Third in a three-part series: “Patient privacy and healthcare data exchange: What privacy and compliance officers need to know to de-identify patient data and stay HIPAA compliant.“
Every company in the healthcare ecosystem looking to connect health data must have a way to ensure they are also preserving patient privacy and reducing risk of re-identification. That responsibility often lands with privacy and compliance officers.
In earlier posts, we addressed what it means to de-identify healthcare data, what’s involved in expert determination and how technology can make the process easier.
In this last installment, our focus is on three key criteria for evaluating privacy expert services and technology: data security, expertise and seamless integration between independent experts and technology.
- Data security
Data security is critical to any service or technology dealing with sensitive health data. HIPAA lays out security guidelines for organizations handling PHI (personal health information). Service providers may follow global, cross-industry standards and frameworks (such as ISO27001 or SOC2) or they may choose to adhere to healthcare-specific frameworks, like HITRUST CSF.
With a clear internal security framework in hand, it is easier to engage with vendors on how they can meet and align with the security safeguards that your organization needs to meet. Reputable vendors will be open to transparent conversations about their security strategy and what they’re doing to protect data.
——————————
** EXERCISE BRIEF **
Answer these questions about the healthcare privacy text:
1. Which part of its series is this installment?
2. What three criteria for evaluating privacy expert services and technology does it name?
3. Which healthcare-specific security framework does it give as an example?
The items come from a separate source.

** DATA PROVIDED **
——————————
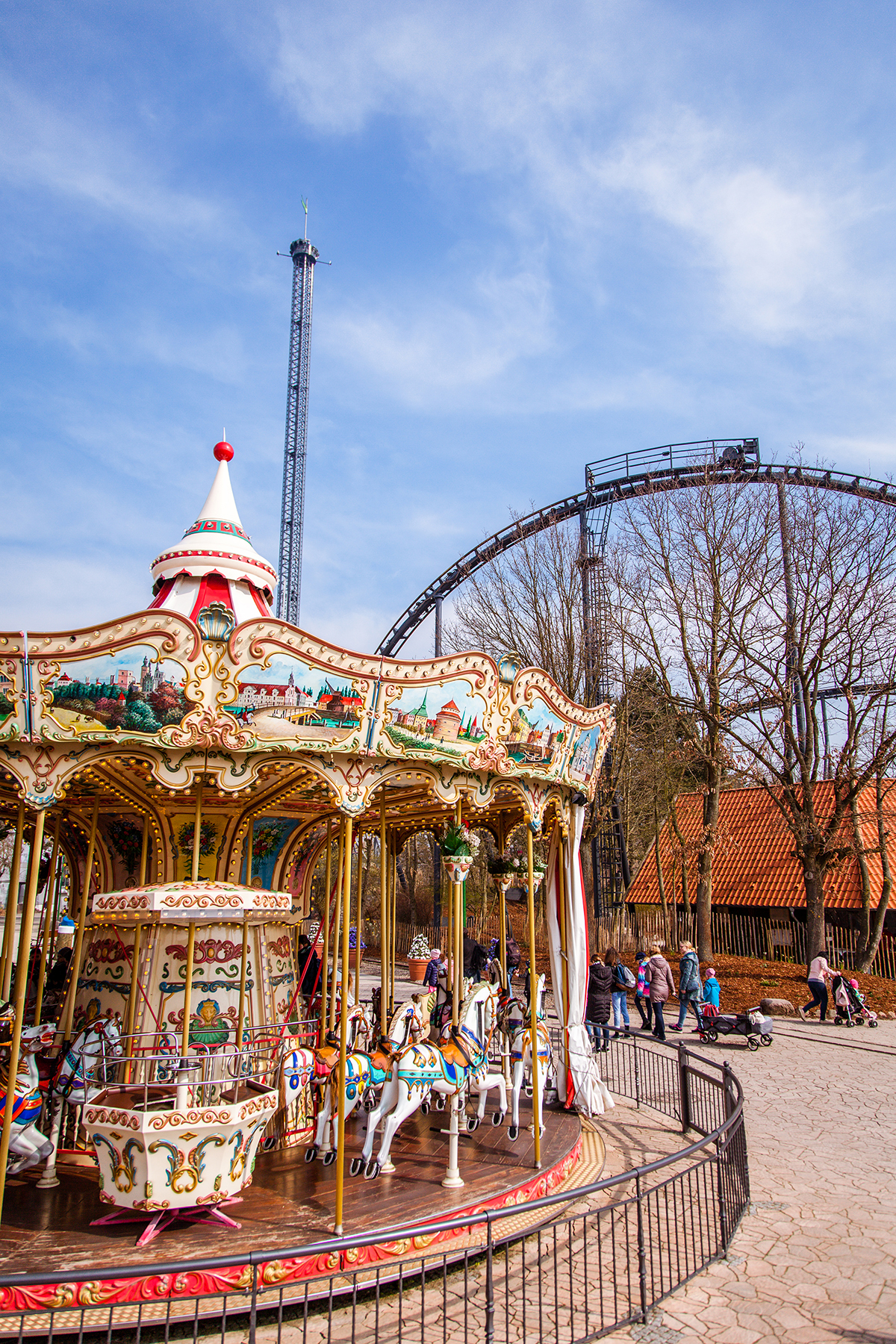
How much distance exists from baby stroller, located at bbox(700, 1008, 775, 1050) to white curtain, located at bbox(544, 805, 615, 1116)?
16.4 feet

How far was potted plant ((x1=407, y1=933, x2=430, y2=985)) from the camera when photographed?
21.5m

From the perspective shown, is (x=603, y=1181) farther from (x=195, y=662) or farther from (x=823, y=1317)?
(x=195, y=662)

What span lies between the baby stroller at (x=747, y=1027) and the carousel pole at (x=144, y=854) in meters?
10.1

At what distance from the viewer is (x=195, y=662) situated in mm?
6109

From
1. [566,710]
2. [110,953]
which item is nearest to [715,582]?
[566,710]

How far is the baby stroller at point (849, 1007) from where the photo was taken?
15359mm

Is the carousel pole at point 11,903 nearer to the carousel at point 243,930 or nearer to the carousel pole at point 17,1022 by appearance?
the carousel at point 243,930

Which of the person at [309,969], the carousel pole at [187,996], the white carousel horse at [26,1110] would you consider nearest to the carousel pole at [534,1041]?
the person at [309,969]

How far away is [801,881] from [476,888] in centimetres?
1565

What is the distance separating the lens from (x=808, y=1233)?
6238mm

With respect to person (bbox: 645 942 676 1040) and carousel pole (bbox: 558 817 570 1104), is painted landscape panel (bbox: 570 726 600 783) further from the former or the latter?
person (bbox: 645 942 676 1040)

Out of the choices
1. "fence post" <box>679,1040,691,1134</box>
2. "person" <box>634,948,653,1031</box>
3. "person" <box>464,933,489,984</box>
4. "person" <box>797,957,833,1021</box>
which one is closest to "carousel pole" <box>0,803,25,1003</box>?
"fence post" <box>679,1040,691,1134</box>

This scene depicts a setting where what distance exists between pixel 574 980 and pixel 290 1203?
4.16 metres

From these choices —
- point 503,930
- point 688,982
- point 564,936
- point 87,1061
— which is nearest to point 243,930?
point 87,1061
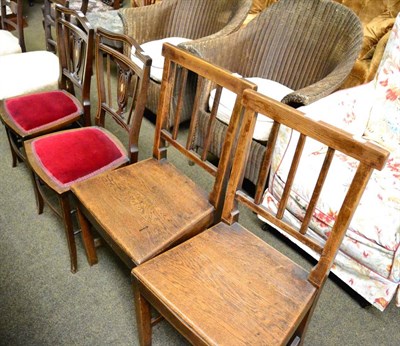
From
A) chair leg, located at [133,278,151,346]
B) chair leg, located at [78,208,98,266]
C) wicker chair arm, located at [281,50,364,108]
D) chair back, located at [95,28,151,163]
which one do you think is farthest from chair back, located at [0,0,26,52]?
chair leg, located at [133,278,151,346]

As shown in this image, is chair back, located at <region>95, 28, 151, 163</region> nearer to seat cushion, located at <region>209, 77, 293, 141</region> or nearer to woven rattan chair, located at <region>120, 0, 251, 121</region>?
seat cushion, located at <region>209, 77, 293, 141</region>

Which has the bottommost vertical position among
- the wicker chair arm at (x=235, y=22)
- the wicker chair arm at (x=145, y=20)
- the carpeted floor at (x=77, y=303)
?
the carpeted floor at (x=77, y=303)

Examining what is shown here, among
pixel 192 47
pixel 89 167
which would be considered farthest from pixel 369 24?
pixel 89 167

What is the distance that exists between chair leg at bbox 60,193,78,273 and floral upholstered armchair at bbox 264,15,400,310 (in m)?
0.88

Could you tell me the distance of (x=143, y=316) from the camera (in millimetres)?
1110

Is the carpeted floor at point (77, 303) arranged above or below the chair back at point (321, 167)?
below

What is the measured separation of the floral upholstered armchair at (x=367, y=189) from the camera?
129cm

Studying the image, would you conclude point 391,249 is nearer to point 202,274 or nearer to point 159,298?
point 202,274

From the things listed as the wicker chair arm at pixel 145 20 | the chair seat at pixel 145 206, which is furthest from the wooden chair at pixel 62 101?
the wicker chair arm at pixel 145 20

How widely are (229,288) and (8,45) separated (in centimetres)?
207

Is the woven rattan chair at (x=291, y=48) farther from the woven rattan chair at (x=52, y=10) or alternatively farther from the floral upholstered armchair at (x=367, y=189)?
the woven rattan chair at (x=52, y=10)

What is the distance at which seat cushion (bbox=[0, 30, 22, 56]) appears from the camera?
218 centimetres

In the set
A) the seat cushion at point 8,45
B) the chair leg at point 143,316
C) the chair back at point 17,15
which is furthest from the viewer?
the seat cushion at point 8,45

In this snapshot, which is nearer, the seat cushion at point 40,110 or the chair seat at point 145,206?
the chair seat at point 145,206
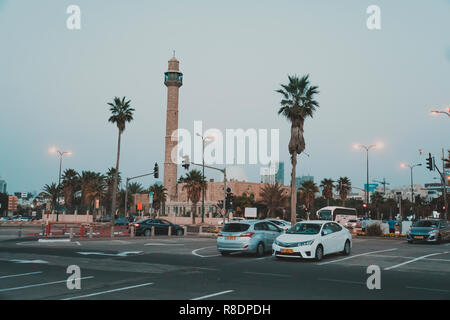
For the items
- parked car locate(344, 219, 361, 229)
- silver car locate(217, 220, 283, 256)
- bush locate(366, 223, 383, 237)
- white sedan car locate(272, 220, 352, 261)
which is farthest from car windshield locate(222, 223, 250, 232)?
parked car locate(344, 219, 361, 229)

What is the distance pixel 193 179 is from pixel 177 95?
93.7ft

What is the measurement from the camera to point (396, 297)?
30.1 ft

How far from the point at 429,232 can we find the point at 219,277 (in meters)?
19.5

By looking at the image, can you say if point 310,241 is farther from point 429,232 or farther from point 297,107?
point 297,107

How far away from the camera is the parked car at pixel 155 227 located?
111ft

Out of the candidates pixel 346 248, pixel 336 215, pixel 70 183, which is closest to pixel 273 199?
pixel 336 215

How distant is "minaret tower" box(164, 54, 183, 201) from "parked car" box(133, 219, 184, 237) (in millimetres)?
55783

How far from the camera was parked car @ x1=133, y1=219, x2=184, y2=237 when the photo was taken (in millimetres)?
33688

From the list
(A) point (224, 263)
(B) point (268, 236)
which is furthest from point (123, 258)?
(B) point (268, 236)

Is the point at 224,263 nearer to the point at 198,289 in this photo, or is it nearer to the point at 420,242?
the point at 198,289

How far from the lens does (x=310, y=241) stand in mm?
15992

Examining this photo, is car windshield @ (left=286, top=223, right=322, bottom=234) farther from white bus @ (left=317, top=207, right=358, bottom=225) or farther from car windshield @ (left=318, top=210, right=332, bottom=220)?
car windshield @ (left=318, top=210, right=332, bottom=220)

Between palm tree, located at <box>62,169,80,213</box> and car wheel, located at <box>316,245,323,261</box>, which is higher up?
palm tree, located at <box>62,169,80,213</box>

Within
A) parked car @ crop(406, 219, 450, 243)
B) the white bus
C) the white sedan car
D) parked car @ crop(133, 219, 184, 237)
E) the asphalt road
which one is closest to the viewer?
the asphalt road
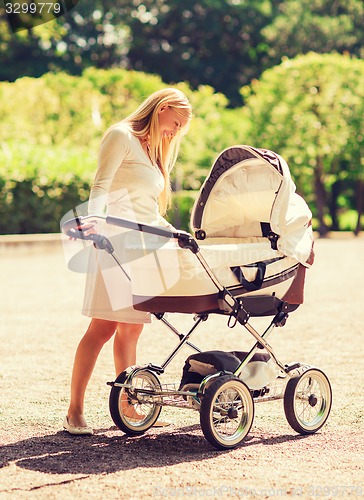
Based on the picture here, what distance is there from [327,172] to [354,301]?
22199 mm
——————————
** RESULT OF THE TASK **
1. The third part of a three-part series.
2. Data security, expertise, and seamless integration between independent experts and technology.
3. HITRUST CSF.